======== TEXT PROVIDED

# whats the difference between nutro and nutro max?



## mag&bays mom

im finally switching my dogs to nutro yay 

i have heard many good things about this brand of food and i am so excited to get my guys on it. 

the only thing i am not sure about is the difference between nutro and nutro max. my aunt has her three dogs and two cats on the max and says it is just wonderful. the only difference she can find is that nutro max is a little cheaper.

does anyone know if there are any differences (bad or good) between the two? which one would you recommend?

thanks!


----------



## Megora

I would go with Nutro Natural Choice or Nutro Ultra (that's what I have my guy on). 

Nutro Max - I'm not sure what the difference is? We started out with our guys on Nutro Max and somewhere along the way switched to Natural Choice and we had our two previous goldens on it for most of their thirteen years. I think it was just Nutro Max was off the shelves at our stores for a little while and that's why we switched?


----------



## msdogs1976

'Nutro' is just the overall(corporate) name. They offer 3 lines of foods, Nutro Max, Natural Choice and Ultra. Here is a link with all their products and descriptions of each. 

Natural Dog Food | Natural Cat Food | NUTRO® Pet Food Products


----------



## jwemt81

Our dogs don't eat Nutro, but we have our 4 cats on Nutro Max cat food and they do very well on it.


----------



## lgnutah

I have always noticed the Nutro Max sells for less than the Natural Choice or the Ultra. Years ago, the Ultra was much more expensive than NC, but I think NC has been raising it's price so much, that it's close to Ultra.
Then, they all have been reducing the size of the bags! When I first started buying it 5 years ago, the NC came in 40 lb bags, with the 10% bonus bags (44lb at same price as the 40) being available every few months. At that time the Ultra was sold in 35 lb bags.
On those dog food rating sites, Ultra gets a higher rating than NC, and NC is rated higher than Max. But, as people point out, if your dog does well on a food, then it may be just what he needs.


----------



## Megora

Heehee. I only buy the 15lb bags. 

I remember the time that we only spent $22 on a 17lb bag of Natural Choice dog food. Now it's $28 (with $3 coupon from the nice Nutro Lady who's at the store on weekends) for a 15lb bag of Ultra. 

But it's good quality dog food....


----------



## amy22

I have always fed my dogs Nutro Natural Choice Lam and Rice or the Lite. They all have done wonderfully on it.


----------



## Goldenmomma

I have used Nutro Natural Choice for seven years (maybe longer). It was recommended by my vet for my basset's allergies. My basset is on the lite (the vet used the "O" word once because she had gained puppy weight-she had to clean up their food bowls). My Scotty is on Sensitive Stomach, but Sully has had to change to DVP Natural Balance LID this month due to her sensitivity. I still recommend NC because of so many years of great health. Expensive, but still cheaper than NB. I put my granddog on it while she stayed with us (six months) and her vet said she had never been so healthy. Of course, once my daughter took her back, she put her on something cheaper, but you can only use what you can afford. Good luck.


----------



## mag&bays mom

thanks so much everyone for your imput


----------

================

= STATED TASK =
Reproduce verbatim the passage of the Nutro forum thread from "# whats the" up to and including "guys on it.".

======== DATA ENTRIES

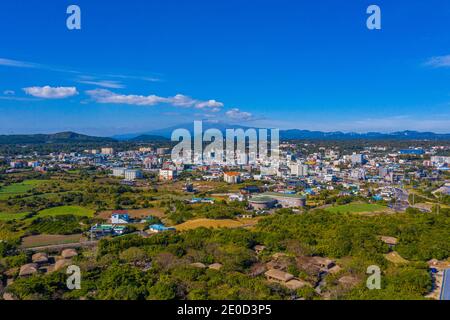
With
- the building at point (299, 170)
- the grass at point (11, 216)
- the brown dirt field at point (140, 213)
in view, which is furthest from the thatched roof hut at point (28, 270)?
the building at point (299, 170)

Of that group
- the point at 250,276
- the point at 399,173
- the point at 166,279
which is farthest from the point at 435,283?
the point at 399,173

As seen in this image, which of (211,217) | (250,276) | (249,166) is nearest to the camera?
(250,276)

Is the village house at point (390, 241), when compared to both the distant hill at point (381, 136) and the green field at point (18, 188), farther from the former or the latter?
the distant hill at point (381, 136)

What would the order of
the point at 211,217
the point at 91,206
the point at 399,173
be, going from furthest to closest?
the point at 399,173
the point at 91,206
the point at 211,217

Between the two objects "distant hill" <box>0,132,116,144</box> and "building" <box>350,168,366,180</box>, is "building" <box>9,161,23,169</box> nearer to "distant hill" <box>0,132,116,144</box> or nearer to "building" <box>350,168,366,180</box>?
"distant hill" <box>0,132,116,144</box>

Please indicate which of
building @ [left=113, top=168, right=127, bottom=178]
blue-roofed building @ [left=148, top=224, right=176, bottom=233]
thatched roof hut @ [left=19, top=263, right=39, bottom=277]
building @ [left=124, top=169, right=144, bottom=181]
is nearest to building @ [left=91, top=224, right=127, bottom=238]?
blue-roofed building @ [left=148, top=224, right=176, bottom=233]

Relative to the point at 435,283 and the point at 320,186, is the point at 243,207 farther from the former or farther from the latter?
the point at 435,283
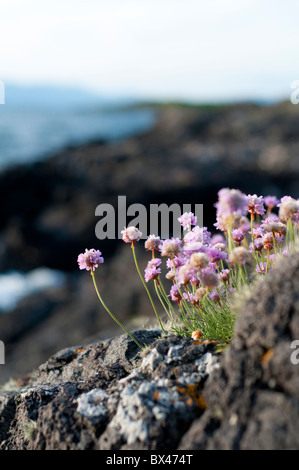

================

= WORKED SOLUTION =
# whats the difference between nutro and nutro max?



## mag&bays mom

im finally switching my dogs to nutro yay 

i have heard many good things about this brand of food and i am so excited to get my guys on it.